▶ [ТЕКСТ ДЛЯ ЧТЕНИЯ]
Также можно сказать, что обращение концептуалистов к персонажу было наиболее характерно для работ «сниженного жанра», например, когда профессиональный живописец работал с графикой (иллюстрацией) или объектом, монументалист обращался к фотографии или живописи, а архитектор к концептуальному стихосложению. Очевидная параллель между всеми этими паттернами заключалась в необходимости иронического отстранения художника от «сниженных жанров» и построении большого мифа, оправдывавшего обращение к ним. Но в некоторых случаях персонажность, возможно, позволяет художнику говорить и о собственной социальной уязвимости в иносказательной форме.
В 1990 году Елена Елагина приняла участие в первой женской феминистской выставке «Работница», в рамках которой художница представила персональные произведения. Однако по словам художницы, феминистский контекст выставки был для нее чуждым, а участие в ней рассматривалось исключительно как дружеское:
Я воспринимала ее как женскую выставку, а не феминистскую, и участие в ней, соответственно, – как участие в женской выставке[233]
.В экспозиции «Работницы» Елагина выставила инсталляцию «Сосудистое» 1990 года из своей индивидуальной серии «Работы среднего рода».
Серия «Работы среднего рода» состоит из множества инсталляционных объектов, в которых Елагина конструировала мир из различных предметов и явлений, объединенных термином среднего рода: женское, детское, сосудистое, дегтярное, прекрасное, чистое, высшее, адское, наружное, внутреннее.
Сама художница говорит об этой работе как об игре.
Это понятия, некоторые из них конкретные, но становятся абстрактными, а некоторые – наоборот, из абстрактных становятся конкретными. Например, «Высшее», «Адское», «Дегтярное». В этой инсталляции была труба, источавшая запах дегтя, что именно значит «дегтярное» было непонятно, а речь шла, разумеется, о мыле, мне очень нравится такая игра[234]
.Однако большинство предметов, задействованных в этой серии Елагиной, принадлежали к женскому – домашнему миру: кастрюли, стиральные доски, лекарства, детское мыло, чистая плитка. Это напоминало, с одной стороны, игру в абстрактные категории, такие как «прекрасное», «возвышенное», «безобразное», с другой – узкий и ограниченный круг женских обязанностей, домашнего мира, где поистине «прекрасное» – это новый набор кастрюль[235]
.Работа «Сердца четырех» (1990) – балансирующий между шеей деревянного «мужа-человека» и тонким деревцем гамак, висевший ровно над стеклянной сферой, которая обязательно рухнула бы, если бы кто-то попытался прилечь отдохнуть. В 1997 году Елена Елагина создала работу «Гендерное», в которой иронизировала над модным в то время феминистско-гендерным дискурсом. Кружева в этом коллаже-инсталляции обрамляли графический портрет самой высокой женщины в мире из «Книги рекордов Гиннеса», скомпилированной с фотографией вырезанной дольки кокоса, довольно однозначно отсылавшей зрителя к истинно «женскому». Работа 2012 года с названием «Женское» вообще вытеснила «женское» в сугубо медицинскую сферу и представляла собой многократно увеличенную обложку медицинского препарата «из комплекса масел и лекарственных растений». Очевидно, что это повторное обращение к «женскому» сюжету призвано было зафиксировать трансформацию собственного самоощущения в рамках одной и той же жизненной роли. Можно считывать эти работы и как иронические высказывания о женском старении.

▶ [ПЕРЕЧЕНЬ СТРОК]
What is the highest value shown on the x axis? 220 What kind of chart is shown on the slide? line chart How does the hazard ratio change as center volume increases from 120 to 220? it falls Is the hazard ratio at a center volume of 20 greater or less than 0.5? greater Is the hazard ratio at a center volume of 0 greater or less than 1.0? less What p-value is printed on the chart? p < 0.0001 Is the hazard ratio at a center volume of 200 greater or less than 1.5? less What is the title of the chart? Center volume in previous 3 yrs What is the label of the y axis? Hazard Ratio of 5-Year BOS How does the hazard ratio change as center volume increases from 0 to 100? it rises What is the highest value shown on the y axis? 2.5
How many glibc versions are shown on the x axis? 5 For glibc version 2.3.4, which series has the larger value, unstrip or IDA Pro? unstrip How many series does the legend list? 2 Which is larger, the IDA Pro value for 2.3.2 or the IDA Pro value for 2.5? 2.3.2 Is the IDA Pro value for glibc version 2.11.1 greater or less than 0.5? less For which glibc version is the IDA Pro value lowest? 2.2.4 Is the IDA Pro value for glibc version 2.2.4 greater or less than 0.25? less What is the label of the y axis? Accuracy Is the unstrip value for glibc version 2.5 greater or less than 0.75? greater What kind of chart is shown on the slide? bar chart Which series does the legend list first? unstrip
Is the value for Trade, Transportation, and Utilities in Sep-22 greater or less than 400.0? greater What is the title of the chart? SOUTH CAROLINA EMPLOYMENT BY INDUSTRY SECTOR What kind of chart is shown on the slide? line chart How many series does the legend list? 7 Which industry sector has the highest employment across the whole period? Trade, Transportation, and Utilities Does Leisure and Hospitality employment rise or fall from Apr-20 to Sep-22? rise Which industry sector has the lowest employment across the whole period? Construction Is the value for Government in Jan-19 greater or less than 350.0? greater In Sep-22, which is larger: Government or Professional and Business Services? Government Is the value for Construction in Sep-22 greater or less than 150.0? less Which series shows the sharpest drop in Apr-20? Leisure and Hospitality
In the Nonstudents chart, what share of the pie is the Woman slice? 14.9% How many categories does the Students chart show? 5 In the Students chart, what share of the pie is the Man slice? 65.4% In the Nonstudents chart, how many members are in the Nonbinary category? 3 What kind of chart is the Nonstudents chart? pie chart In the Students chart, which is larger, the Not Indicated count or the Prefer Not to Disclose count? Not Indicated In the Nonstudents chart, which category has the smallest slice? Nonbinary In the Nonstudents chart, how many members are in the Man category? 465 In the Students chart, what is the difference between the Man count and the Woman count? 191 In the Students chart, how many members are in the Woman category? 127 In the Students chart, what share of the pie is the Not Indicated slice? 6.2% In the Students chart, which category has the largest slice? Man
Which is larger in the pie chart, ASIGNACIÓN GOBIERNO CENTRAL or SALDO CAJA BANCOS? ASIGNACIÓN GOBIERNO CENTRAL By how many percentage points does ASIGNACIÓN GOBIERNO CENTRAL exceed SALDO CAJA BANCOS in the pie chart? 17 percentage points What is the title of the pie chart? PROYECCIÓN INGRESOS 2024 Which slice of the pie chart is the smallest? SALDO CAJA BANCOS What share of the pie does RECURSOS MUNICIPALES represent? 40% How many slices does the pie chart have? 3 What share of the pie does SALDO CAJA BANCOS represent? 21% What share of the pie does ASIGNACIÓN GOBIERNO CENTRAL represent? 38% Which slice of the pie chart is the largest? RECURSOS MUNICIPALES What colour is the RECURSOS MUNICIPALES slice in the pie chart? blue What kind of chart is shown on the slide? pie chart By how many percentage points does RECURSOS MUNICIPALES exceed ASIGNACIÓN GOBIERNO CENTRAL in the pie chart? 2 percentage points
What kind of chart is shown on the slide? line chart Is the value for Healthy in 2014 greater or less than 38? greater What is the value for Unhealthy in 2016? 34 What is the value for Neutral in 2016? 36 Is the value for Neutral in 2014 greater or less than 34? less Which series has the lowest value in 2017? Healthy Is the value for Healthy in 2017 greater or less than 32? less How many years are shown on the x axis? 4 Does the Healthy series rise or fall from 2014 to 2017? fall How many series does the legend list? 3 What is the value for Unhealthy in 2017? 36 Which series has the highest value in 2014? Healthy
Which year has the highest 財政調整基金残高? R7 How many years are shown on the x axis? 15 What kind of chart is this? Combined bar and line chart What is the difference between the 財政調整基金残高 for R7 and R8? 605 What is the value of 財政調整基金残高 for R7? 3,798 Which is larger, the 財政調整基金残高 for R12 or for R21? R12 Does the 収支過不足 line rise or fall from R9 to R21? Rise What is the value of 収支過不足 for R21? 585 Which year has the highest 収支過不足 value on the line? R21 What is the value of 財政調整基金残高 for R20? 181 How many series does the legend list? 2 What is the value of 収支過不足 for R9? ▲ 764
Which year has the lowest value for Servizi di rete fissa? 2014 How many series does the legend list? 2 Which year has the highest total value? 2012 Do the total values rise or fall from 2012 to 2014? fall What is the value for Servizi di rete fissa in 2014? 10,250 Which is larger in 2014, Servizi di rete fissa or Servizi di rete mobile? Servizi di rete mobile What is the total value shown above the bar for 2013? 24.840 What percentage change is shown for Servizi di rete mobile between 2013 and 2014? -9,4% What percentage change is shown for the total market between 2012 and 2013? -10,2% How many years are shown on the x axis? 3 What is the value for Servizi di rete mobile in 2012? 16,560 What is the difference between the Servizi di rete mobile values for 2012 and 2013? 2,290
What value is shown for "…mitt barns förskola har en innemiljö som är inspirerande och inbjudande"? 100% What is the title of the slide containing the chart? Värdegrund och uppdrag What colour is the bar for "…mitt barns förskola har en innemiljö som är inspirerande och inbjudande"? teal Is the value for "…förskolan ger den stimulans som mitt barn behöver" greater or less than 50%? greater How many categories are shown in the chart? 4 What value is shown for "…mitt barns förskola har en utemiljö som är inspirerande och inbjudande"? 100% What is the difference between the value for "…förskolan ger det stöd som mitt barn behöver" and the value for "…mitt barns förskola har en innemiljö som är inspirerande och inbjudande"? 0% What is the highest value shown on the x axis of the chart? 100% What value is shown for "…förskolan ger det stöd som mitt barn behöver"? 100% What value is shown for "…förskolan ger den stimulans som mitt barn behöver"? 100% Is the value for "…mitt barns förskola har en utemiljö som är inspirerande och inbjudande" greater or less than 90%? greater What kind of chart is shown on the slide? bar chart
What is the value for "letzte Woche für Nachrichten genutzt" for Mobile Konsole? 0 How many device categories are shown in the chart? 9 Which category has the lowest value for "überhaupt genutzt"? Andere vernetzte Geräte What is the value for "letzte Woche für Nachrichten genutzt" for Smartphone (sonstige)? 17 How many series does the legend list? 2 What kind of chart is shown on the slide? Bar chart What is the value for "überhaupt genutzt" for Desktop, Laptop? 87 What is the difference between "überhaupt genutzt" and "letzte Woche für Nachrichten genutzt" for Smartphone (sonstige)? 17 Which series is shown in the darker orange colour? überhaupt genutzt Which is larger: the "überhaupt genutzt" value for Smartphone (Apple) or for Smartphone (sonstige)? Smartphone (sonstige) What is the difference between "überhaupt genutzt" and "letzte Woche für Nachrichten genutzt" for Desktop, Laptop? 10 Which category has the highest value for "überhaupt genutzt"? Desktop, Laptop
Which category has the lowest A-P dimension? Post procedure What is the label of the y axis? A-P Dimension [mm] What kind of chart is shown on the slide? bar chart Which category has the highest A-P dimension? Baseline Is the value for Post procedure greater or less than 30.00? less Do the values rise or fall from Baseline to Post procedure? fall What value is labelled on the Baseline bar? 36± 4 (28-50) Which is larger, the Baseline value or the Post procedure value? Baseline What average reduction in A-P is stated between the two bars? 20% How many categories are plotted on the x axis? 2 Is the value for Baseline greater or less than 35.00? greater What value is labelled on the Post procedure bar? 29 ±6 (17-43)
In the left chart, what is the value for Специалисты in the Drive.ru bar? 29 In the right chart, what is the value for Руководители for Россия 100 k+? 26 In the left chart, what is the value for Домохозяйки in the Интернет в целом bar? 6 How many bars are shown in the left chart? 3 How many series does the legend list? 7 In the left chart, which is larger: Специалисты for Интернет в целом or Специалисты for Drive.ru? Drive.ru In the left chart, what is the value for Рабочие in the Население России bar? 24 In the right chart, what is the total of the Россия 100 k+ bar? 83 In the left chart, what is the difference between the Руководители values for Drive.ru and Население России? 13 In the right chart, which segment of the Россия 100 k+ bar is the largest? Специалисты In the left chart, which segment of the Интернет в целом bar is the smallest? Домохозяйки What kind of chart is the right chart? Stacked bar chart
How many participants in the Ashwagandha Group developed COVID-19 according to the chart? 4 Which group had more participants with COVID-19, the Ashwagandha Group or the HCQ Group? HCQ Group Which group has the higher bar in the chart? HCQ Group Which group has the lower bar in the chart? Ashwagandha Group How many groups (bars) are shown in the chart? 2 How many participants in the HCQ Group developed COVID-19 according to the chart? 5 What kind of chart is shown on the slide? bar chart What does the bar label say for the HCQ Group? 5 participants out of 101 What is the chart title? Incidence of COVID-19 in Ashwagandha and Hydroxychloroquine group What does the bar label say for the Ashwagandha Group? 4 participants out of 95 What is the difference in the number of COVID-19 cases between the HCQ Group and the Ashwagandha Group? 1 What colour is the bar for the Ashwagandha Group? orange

▶ [ЗАДАНИЯ ДЛЯ ВЫПОЛНЕНИЯ]
(A) Выведите из текста о творчестве Елены Елагиной всё, начиная со слов «Также можно сказать, что» и вплоть до слов «в иносказательной форме.».
(B) Определите, соответствуют ли тексту о творчестве Елены Елагиной следующие утверждения. Для каждого ответьте «да» или «нет» и приведите точную цитату из текста, на которой основан ответ.
(i) В 1990 году Елагина участвовала в выставке «Работница».
(ii) Работа «Гендерное» была создана в 2012 году.
(iii) Феминистский контекст выставки «Работница» был близок художнице.

▶ [ОТВЕТЫ К ЗАДАНИЯМ]
(A)
Также можно сказать, что обращение концептуалистов к персонажу было наиболее характерно для работ «сниженного жанра», например, когда профессиональный живописец работал с графикой (иллюстрацией) или объектом, монументалист обращался к фотографии или живописи, а архитектор к концептуальному стихосложению. Очевидная параллель между всеми этими паттернами заключалась в необходимости иронического отстранения художника от «сниженных жанров» и построении большого мифа, оправдывавшего обращение к ним. Но в некоторых случаях персонажность, возможно, позволяет художнику говорить и о собственной социальной уязвимости в иносказательной форме.

(B)
(i) Да: «В 1990 году Елена Елагина приняла участие в первой женской феминистской выставке «Работница»».
(ii) Нет: «В 1997 году Елена Елагина создала работу «Гендерное»».
(iii) Нет: «феминистский контекст выставки был для нее чуждым».